Interrogé sur la raison de son intérêt pour Komitas, Henri Cuny a déclaré vouer un grand amour à la musique depuis son plus jeune âge. « Elle m'a ouvert tout un monde dont on n'a pas idée combien il m'a été utile dans mon travail de diplomate. Lors de mon mandat à Moscou, je me suis aperçu que dans un système totalitaire ou il n'y a pas de place pour la respiration de l'esprit, la musique était peut-être le seul domaine dans lequel le pouvoir avait le moins de prise. Parce qu'il pense, à tort, que la musique ne dit rien. Ce qui l'ennuie c'est que les gens disent quelque chose qu'ils ont pensé par eux-mêmes. En fait, la musique dit énormément de choses.
Lorsque je suis venu en Arménie, j'ai rencontré ce nom, "Komitas", que je ne connaissais pas, j'ai vu qu'il y avait une salle de concert "Komitas", j'y suis allé souvent, et j'ai été très touché de cet amour des Arméniens pour la musique. J'avais beaucoup d'occupations et pas vraiment le temps de m'occuper de Komitas. Au cours de ma vie j'ai toujours écrit dans chacun des pays ou j'ai travaillé, un roman, parfois plusieurs, dans lesquels j'ai toujours essayé de faire émerger l'âme des peuples. Pour l'Arménie il me manquait quelque chose, il fallait que je trouve le bon sujet. Lorsque j'ai été à la retraite, la lumière s'est faite, le bon sujet c'était Komitas parce qu'à lui tout seul il incarne non seulement toute l'âme de ce pays mais aussi son histoire.

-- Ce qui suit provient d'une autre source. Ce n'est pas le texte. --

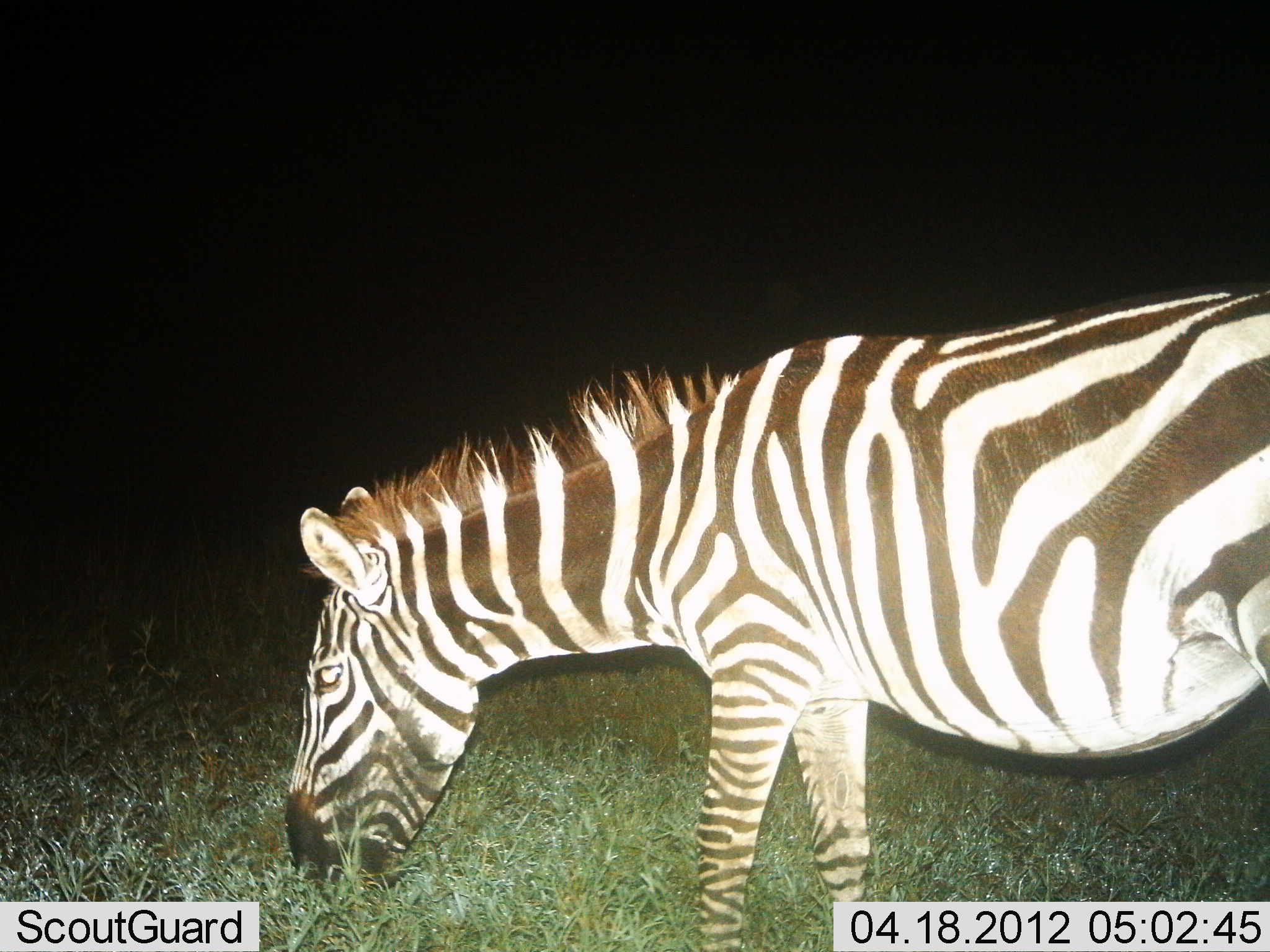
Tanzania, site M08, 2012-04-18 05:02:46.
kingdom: Animalia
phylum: Chordata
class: Mammalia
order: Perissodactyla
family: Equidae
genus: Equus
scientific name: Equus quagga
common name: plains zebra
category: zebra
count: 1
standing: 24%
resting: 0%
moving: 0%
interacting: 0%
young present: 0%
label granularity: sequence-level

Il a recherché tous les manuscrits de musique ancienne et il a aussi essayé de conserver l'air des rues, le chant des bergers, des laboureurs, des chants spontanés… J'ai découvert à quel point Komitas reflétait l'histoire et les malheurs de ce pays».
Henri Cuny a expliqué que l'idée d'écrire cette biographie à la première personne s'était impose à lui après la visite du musée Komitas au printemps 2019, quand il avait observé tout le leg du maître, ses tableaux, ses photos, ses poèmes, les trois flûtes sur lesquelles avait joué, son piano… L'impression lui était venue qu'à travers tout ce qui lui avait appartenu, c'était Komitas lui-même qui parlait. « Le "je" qui est utilisé, ce n'est pas l'auteur qui parle, c'est le lecteur qui rentre dans l'esprit de Komitas ».
L'auteur a avoué écrire ses livres au fil de la plume. Sa plus grande difficulté est en fait d'en choisir le thème. Une à deux pages par jour, pas plus, pour que chacune soit belle, mais il part du premier mot et trace ses lignes sans y revenir jusqu'au point final.
Avant de sacrifier à la traditionnelle séance de dédicaces, l'auteur est encore revenu sur le sous-titre de son roman : "La mort n'existe pas", une phrase prononcée par Komitas lui-même. « Et cette phrase résume tellement toute l'histoire de l'Arménie », constate l'écrivain qui la connait bien, « elle a disparu de nos cartes pendant un millénaire, engloutie dans des empires aujourd'hui disparus mais qui leur a survécu et qui, malgré tous ses malheurs, est redevenue un État nation ».